ランクRの剣士ルーカスと、個性溢れる仲間たちの珍道中、いざ開幕!

※更新は火曜日、木曜日、土曜日の夕方となります。

応援よろしくお願いいたします。

第1話

 僕が率いるパーティーメンバーは、最難関と言われている魔王ダンジョンを命からがら攻略してとうとうダンジョンの最深部に到達した。


「リュカ、一旦休む?」


 僕が振り返って仲間の神官、エルフ族のリュカに問うと、リュカは長い金色の髪を揺らしながら首を振った。


 どこからどう見ても絶世の美女だが、こう見えて男である。


「いえ、大丈夫です。それよりも心配なのはこの子です。大怪我をしているので早く治療しないと」


 リュカの腕の中にはダンジョンの中で拾ったまだ15、6才の少女が抱かれていた。恐らく仲間と挑んだダンジョンで怪我をして、そのまま置いて帰られたのだろう。酷い事をするものである。


 少女の息は随分浅いので早く治療してやりたいが、これから魔王との戦いがあると思うと魔力の無駄遣いは出来ない。


「さっさと終わらせるぞ。ポーションとリュカの魔力が尽きる前に」


 虎獣人の戦士、ラルゴが唸るように言う。その言葉に僕は真顔で頷いて剣を構えなおした。


 ダンジョンの最深部はもう目の前だ。この扉の向こうに憎き魔王が居る。


「行こう、二人とも」


 僕は大きく息を吸ってここまで戦い抜いて来た仲間の顔を見て言った。そんな僕に二人も表情を引き締めて頷く。


 それを確認した僕は、最深部の重い扉に手をかけてゆっくりと開いた。



 扉が開き切った瞬間あたりに強い閃光が走り、一瞬視界が真っ白になる。思わず三人は目を瞑ったがそれはほんの一瞬の出来事だった。


 閃光がおさまったので僕達がゆっくり目を開けると、何も無い荒れ果てた部屋の中に少年が一人、ポツンと胸に一冊の本を抱えて途方に暮れた様子で佇んでいる。


 そのあまりにも異様な光景に僕は戸惑いながらも恐る恐る少年に近づいた。


 ここは魔王ダンジョンの最深部。つまり最終階層には魔王がいるはずである。
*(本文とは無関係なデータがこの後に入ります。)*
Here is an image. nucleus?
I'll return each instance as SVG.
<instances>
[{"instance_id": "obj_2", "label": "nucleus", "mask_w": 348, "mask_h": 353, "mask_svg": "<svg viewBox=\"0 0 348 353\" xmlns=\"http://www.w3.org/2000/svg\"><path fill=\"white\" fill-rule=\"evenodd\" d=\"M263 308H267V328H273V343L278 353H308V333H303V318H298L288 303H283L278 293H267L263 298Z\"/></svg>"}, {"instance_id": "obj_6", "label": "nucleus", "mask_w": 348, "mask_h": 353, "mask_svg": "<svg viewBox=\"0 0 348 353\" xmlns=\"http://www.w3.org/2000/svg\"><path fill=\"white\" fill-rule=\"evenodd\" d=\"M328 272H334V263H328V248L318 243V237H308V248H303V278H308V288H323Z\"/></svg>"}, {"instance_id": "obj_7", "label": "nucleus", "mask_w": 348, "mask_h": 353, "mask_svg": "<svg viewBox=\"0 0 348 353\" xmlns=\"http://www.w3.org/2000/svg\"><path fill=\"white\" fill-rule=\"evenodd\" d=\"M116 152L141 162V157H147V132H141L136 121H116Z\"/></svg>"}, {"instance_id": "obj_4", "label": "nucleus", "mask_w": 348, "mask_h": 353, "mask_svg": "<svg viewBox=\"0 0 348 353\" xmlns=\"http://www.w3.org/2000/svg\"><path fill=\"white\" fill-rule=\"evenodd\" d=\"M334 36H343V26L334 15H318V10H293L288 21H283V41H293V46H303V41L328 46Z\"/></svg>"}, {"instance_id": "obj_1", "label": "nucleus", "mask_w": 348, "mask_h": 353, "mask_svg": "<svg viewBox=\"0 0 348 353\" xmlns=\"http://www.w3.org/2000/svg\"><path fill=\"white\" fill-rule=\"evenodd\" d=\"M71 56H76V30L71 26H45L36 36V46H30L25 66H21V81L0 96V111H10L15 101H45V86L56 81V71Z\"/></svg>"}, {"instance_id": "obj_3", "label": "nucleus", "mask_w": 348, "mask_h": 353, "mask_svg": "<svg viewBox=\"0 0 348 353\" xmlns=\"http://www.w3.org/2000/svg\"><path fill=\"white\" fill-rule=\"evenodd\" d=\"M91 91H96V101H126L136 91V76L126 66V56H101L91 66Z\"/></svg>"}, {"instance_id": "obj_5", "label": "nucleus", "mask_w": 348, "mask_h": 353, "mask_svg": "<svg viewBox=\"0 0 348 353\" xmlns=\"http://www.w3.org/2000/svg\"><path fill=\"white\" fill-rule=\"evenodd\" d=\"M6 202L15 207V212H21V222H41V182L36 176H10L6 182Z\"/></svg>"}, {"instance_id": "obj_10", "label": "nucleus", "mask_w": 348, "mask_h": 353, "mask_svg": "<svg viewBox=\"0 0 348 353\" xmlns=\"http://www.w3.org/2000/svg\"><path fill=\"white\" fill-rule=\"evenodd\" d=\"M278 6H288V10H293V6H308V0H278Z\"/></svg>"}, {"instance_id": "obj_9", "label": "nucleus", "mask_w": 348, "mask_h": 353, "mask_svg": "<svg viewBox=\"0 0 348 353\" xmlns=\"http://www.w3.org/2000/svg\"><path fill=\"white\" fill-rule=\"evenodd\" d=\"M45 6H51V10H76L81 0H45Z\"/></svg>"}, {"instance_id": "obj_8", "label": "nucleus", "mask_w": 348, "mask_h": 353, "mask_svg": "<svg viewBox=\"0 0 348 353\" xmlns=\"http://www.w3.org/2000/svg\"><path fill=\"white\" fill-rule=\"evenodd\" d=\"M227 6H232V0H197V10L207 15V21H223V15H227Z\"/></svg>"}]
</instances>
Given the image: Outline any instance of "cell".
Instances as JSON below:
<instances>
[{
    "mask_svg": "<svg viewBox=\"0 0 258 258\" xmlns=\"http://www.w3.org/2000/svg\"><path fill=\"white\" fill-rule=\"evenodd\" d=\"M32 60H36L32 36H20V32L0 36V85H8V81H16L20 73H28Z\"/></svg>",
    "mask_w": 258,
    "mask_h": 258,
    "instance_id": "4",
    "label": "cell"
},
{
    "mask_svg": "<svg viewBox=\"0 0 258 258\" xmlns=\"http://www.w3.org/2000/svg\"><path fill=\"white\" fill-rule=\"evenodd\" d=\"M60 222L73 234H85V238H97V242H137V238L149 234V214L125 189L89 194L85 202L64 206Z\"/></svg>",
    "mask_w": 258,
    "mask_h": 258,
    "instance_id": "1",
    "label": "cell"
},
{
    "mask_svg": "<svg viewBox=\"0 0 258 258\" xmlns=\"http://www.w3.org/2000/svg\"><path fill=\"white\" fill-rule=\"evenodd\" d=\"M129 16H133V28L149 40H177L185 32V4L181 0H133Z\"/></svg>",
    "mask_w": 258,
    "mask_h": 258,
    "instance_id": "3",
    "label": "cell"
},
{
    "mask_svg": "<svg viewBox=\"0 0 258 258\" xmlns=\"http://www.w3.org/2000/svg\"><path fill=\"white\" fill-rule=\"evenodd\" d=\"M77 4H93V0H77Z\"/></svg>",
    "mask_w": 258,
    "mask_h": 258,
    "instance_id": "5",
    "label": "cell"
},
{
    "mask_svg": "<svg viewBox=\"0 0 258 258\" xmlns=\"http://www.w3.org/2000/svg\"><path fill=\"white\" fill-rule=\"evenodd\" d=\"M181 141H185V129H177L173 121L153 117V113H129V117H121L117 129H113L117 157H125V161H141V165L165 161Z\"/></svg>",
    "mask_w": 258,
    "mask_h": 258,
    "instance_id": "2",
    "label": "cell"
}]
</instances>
それなのに何故こんな所に少年が? もしかしてこの子に先を越されたのか?


「あ、あのー……ボク? えっと……こんな所で何……してるの?」


 すると少年は今しがた僕達の存在に気づいたとばかりにハッとして顔を上げてペコリと頭を下げて言ったのだ。


「あ、はじめまして。ぼく、魔王って言います」


 と。


「……ん?」

「え?」

「は?」


 思わず声が漏れた三人を見て自称魔王の少年は困ったように本を抱え込んでモジモジと言う。


「そのぉ……ぼく、どうやらついさっき代替わりをしたみたいで……あ、お姉さん怪我してるんですか? 血が出てる! 怖い!」


 そう言って少年は本を一旦下に置いてリュカが抱いている少女に手を翳した。するとみるみる間に少女の傷は癒えていく。


 全ての傷が消えたのを確認した少年はホッと胸を撫でおろして本を拾い上げると、またため息をついている。


「ふぅ……ぼく、血って苦手なんです」


 血が苦手? 魔王なのに? そう思いつつ、僕は少年にもう一度尋ねた。


「あ、ありがとう。凄いね。で、えっと君が……魔王?」


 少年は僕の質問にコクリと頷いて胸に抱えなおした本をズイッと差し出してきた。


 僕はそれを受け取って中を開いてゴクリと息を飲む。そんな僕を不審に思ったのか、リュカとラルゴが開いた本を覗き込んで目を丸くする。


 本には殴り書きで大きく『悪行の限りを尽くせ! それが魔王だ!』と書かれていたのだ。


「悪行って、具体的には何をすればいいのでしょうか……」

「え⁉ いや、それはえっと、ラルゴ! 何すればいいのかな?」


 途方に暮れたような少年に僕は焦った。そんな事を聞かれても僕にも分からない。というか生まれてこのかた思いつくような悪事をした事がない小心者の僕である。


 けれど突然話を振られたラルゴも目に見えて狼狽えていた。


「俺に聞くのか⁉ そ、そうだな。ア……アリを……潰したり?」


 咄嗟に答えたラルゴを見て僕は頷きリュカは呆れ、肝心の魔王はと言えば――。


「アリを!? 潰す!? なぜ⁉」


 可哀想なほど青ざめて両手で口を覆っている。


 これが……魔王?


 そんな少年の反応にリュカが訝し気に呟いた。


「君、本当に魔王なんですか? 何て言うか……魔王の素質、無さすぎません?」

「ま、魔王です! 小さいけど角もあります! ほら!」


 少年はそう言って疑うリュカに向かって頭を見せると、まだ小さな角を誇らしげに見せて来る。


 だが小さい。小さすぎる。最早髪をかき分けないとどこにあるか分からないぐらい小さい。


「……それ角です? コブじゃなくて?」


 見た目は完全に黒髪の9才か10才ぐらいの、どこからどう見てもただのあどけない少年である。特徴と言えば瞳が赤い事ぐらいで、リュカが角をコブだと疑うのも無理はない。


 けれどそんなリュカの疑いの眼差しに少年、もとい自称魔王は拳を握りしめて涙目で抗議してきた。


「角です! 黒いでしょう⁉ そんな事よりも……ぼくは一体これから何をすればいいのでしょう……?」

「そ、それを僕達に聞かれても……ど、どうしよっか……?」


 僕達は顔を見合わせて黙り込んだ。


 どうにか集まった寄せ集めメンバーでやってきた魔王討伐は、こうして初っ端から暗礁に乗り上げたのだ。